| Task |
Could you reproduce each item below word for word, leaving out the pictures?

─── Material shown ───

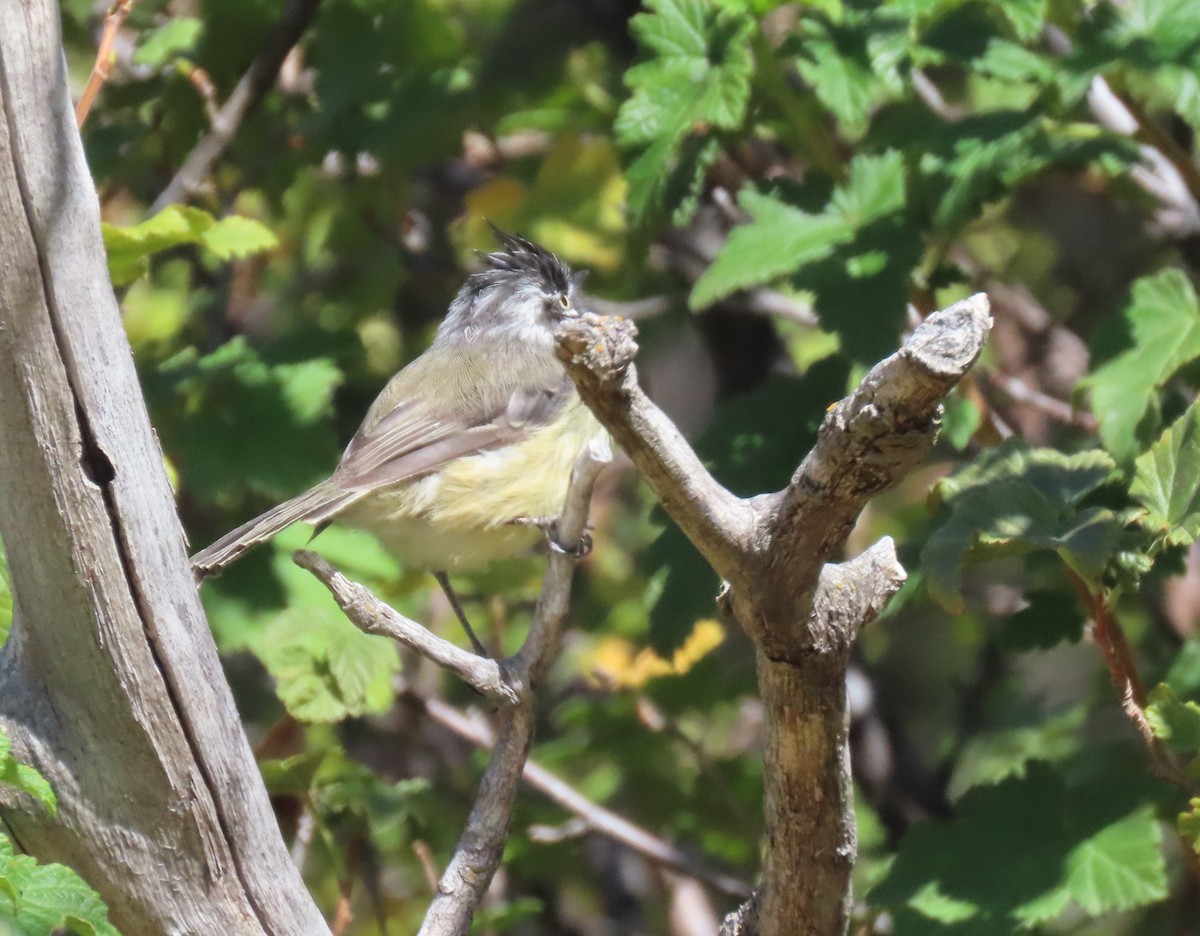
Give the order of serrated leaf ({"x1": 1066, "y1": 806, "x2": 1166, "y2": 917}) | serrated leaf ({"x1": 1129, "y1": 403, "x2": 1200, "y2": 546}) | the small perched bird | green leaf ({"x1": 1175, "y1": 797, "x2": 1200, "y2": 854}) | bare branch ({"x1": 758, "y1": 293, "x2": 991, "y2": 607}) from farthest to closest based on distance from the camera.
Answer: the small perched bird → serrated leaf ({"x1": 1066, "y1": 806, "x2": 1166, "y2": 917}) → serrated leaf ({"x1": 1129, "y1": 403, "x2": 1200, "y2": 546}) → green leaf ({"x1": 1175, "y1": 797, "x2": 1200, "y2": 854}) → bare branch ({"x1": 758, "y1": 293, "x2": 991, "y2": 607})

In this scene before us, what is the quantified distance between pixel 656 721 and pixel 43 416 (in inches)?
82.4

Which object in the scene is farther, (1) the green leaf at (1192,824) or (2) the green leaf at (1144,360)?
(2) the green leaf at (1144,360)

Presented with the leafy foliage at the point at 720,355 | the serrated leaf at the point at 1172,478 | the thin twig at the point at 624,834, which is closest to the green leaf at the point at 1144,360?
the leafy foliage at the point at 720,355

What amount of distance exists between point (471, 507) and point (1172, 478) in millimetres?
1642

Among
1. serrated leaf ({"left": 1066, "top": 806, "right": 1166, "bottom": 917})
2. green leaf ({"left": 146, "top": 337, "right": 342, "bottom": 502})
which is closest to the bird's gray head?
green leaf ({"left": 146, "top": 337, "right": 342, "bottom": 502})

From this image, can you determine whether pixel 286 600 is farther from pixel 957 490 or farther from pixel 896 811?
pixel 896 811

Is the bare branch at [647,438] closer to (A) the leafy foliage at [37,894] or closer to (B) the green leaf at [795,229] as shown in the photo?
(A) the leafy foliage at [37,894]

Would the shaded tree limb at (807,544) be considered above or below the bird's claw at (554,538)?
below

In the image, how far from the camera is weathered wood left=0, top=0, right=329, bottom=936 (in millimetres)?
1859

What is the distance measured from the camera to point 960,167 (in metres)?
2.71

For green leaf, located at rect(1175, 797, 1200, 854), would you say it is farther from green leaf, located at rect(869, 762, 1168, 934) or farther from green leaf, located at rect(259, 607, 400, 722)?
green leaf, located at rect(259, 607, 400, 722)

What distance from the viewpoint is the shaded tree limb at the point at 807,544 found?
1525 millimetres

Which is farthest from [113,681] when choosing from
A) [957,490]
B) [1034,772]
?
[1034,772]

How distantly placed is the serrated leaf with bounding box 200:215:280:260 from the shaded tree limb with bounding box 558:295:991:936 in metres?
1.41
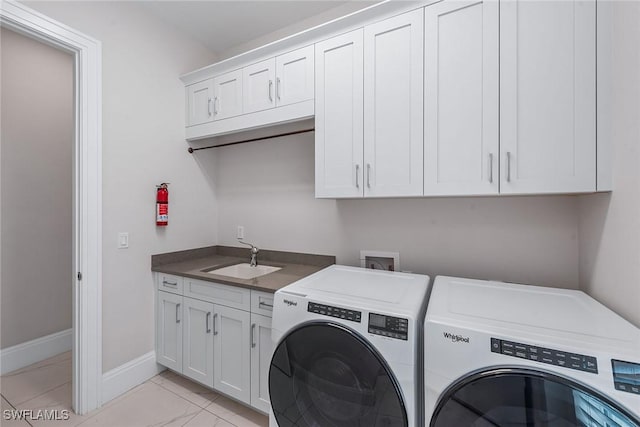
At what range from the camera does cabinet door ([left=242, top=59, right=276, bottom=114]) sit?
1900 mm

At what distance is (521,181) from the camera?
124 cm

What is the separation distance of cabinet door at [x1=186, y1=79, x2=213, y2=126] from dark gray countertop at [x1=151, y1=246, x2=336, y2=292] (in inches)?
45.5

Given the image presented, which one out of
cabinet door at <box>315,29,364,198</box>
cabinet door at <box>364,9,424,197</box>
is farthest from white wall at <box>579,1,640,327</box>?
cabinet door at <box>315,29,364,198</box>

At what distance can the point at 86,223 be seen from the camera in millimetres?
1718

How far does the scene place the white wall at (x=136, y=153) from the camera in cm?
184

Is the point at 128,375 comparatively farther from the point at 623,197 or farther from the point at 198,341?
the point at 623,197

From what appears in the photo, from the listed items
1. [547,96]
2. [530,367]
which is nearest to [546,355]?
[530,367]

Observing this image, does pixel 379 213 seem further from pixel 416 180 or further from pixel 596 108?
pixel 596 108

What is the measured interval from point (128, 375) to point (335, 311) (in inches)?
71.5

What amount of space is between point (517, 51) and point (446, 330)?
127 centimetres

───

| Worked answer |
Give the order of serrated leaf ({"x1": 1066, "y1": 806, "x2": 1166, "y2": 917}) | serrated leaf ({"x1": 1129, "y1": 403, "x2": 1200, "y2": 546}) | the small perched bird | green leaf ({"x1": 1175, "y1": 797, "x2": 1200, "y2": 854}) | bare branch ({"x1": 758, "y1": 293, "x2": 991, "y2": 607}) from farthest to closest based on distance from the camera.
Answer: the small perched bird → serrated leaf ({"x1": 1066, "y1": 806, "x2": 1166, "y2": 917}) → serrated leaf ({"x1": 1129, "y1": 403, "x2": 1200, "y2": 546}) → green leaf ({"x1": 1175, "y1": 797, "x2": 1200, "y2": 854}) → bare branch ({"x1": 758, "y1": 293, "x2": 991, "y2": 607})

In this scene before us, what is the quantified distance between pixel 656 721 and pixel 43 416 (in inches)?
82.4

Which object in the scene is farther, (1) the green leaf at (1192,824) or (2) the green leaf at (1144,360)?
(2) the green leaf at (1144,360)

Presented with the leafy foliage at the point at 720,355 | the serrated leaf at the point at 1172,478 | the thin twig at the point at 624,834, which is closest to the green leaf at the point at 1144,360?
the leafy foliage at the point at 720,355

What amount of distance exists between point (471, 507) and point (1172, 478) in millimetres?
1642

Among
1. serrated leaf ({"left": 1066, "top": 806, "right": 1166, "bottom": 917})
2. green leaf ({"left": 146, "top": 337, "right": 342, "bottom": 502})
which is closest to the bird's gray head?
green leaf ({"left": 146, "top": 337, "right": 342, "bottom": 502})

From this image, can you determine whether pixel 286 600 is farther from pixel 957 490 or farther from pixel 896 811?
pixel 896 811

Is the bare branch at [647,438] closer to (A) the leafy foliage at [37,894] or closer to (B) the green leaf at [795,229] as shown in the photo?
(A) the leafy foliage at [37,894]

Would the shaded tree limb at (807,544) be considered above or below the bird's claw at (554,538)?
below

In the image, how far from the camera is weathered wood left=0, top=0, right=329, bottom=936 (in millimetres)?
1859

What is the distance measured from the camera to point 960,167 (in metres)?
2.71

For green leaf, located at rect(1175, 797, 1200, 854), would you say it is farther from green leaf, located at rect(869, 762, 1168, 934) or farther from green leaf, located at rect(259, 607, 400, 722)?
green leaf, located at rect(259, 607, 400, 722)

What distance from the viewpoint is the shaded tree limb at the point at 807,544 found?
1525 millimetres

Which is farthest from [113,681] when choosing from
A) [957,490]
B) [1034,772]
?
[1034,772]

How distantly placed is the serrated leaf with bounding box 200:215:280:260 from the shaded tree limb with bounding box 558:295:991:936 in metres?
1.41
At what range from the camera does cabinet door ([left=242, top=59, right=276, bottom=114]) sit?
1900 mm

At what distance is (521,181) from the camera?
124 cm

What is the separation distance of cabinet door at [x1=186, y1=79, x2=213, y2=126] from dark gray countertop at [x1=151, y1=246, x2=336, y2=292] (in inches)?
45.5

Given the image presented, which one out of
cabinet door at <box>315,29,364,198</box>
cabinet door at <box>364,9,424,197</box>
is farthest from white wall at <box>579,1,640,327</box>?
cabinet door at <box>315,29,364,198</box>

At what distance can the point at 86,223 be seen from the camera in millimetres?
1718

How far does the scene place the white wall at (x=136, y=153) from the camera in cm?
184

Is the point at 128,375 comparatively farther from the point at 623,197 or farther from the point at 198,341?
the point at 623,197

From what appears in the photo, from the listed items
1. [547,96]
2. [530,367]
which is nearest to [546,355]?
[530,367]

Observing this image, does pixel 379 213 seem further from pixel 416 180 or further from pixel 596 108?
pixel 596 108

What is the measured interval from point (128, 375) to point (335, 311) (in inches)?
71.5

What amount of space is between point (517, 51) and point (446, 330)?
127 centimetres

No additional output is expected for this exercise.